Here’s a look at the video:

While there isn’t too much to decipher from the new photo, there are some hints about the villains who Brock will face off against in the film. It also reveals a potential connection to how Brock comes in contact with the Venom alien symbiote.

A close-up shot (spotlighted on IGN.com) reveals that Brock’s reporter notebook has a few questions he’s trying to track down the answers to:

-“So how exactly does the Life Foundation go about testing its pharmaceuticals?”

-“What about the allegations your empire is built on?”

-“That you recruit the most vulnerable of us to volunteer for the testing that more often than not end up (killing) them?”
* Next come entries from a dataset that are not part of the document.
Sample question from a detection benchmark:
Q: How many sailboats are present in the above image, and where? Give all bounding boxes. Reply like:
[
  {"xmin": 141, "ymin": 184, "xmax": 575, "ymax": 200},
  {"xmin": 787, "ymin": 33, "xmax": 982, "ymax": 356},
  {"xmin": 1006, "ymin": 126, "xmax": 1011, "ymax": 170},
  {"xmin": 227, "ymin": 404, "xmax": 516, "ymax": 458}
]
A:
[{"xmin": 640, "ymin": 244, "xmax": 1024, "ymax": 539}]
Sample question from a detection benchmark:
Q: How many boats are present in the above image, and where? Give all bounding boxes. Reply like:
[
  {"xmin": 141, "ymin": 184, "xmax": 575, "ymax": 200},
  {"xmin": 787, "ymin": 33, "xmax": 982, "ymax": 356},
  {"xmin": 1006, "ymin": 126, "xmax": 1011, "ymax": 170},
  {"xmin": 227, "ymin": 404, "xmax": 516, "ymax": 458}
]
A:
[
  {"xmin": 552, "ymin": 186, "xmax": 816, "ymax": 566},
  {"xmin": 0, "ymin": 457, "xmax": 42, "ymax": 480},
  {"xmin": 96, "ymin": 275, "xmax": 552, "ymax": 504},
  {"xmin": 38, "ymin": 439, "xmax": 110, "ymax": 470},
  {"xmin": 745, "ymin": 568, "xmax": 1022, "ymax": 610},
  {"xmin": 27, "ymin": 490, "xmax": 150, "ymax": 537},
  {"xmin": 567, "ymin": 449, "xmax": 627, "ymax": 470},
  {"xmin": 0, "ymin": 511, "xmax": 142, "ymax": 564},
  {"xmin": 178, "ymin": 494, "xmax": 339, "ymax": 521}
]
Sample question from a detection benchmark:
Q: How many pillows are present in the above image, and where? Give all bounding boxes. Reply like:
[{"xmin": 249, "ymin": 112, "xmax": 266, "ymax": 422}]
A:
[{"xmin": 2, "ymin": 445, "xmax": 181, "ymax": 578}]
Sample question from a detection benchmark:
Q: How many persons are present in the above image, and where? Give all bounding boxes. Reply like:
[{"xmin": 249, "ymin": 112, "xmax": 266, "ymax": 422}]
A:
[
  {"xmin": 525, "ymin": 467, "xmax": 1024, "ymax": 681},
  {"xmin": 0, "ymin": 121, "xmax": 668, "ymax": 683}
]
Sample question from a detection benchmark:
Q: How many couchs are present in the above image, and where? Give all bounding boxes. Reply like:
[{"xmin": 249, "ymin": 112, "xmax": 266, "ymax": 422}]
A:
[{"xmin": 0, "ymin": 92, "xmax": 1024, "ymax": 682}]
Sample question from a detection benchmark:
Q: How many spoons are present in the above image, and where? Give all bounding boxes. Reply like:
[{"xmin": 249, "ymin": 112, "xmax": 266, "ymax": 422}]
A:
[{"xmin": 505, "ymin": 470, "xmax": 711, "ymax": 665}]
While the movie’s plot hasn’t officially been confirmed, the questions hint that the Life Foundation will be a major antagonist in the film. In Marvel comics, the company is described as a “shadowy survivalist group who believe the world will end in nuclear holocaust,” which is why the foundation creates a “security force” of Venom-like alien symbiotes called Agony, Phage, Riot, Lasher, and Scream.

The company connection to the symbiotes also could mean that Brock’s reporting on the Life Foundation could lead to his initial encounter with the Venom lifeform.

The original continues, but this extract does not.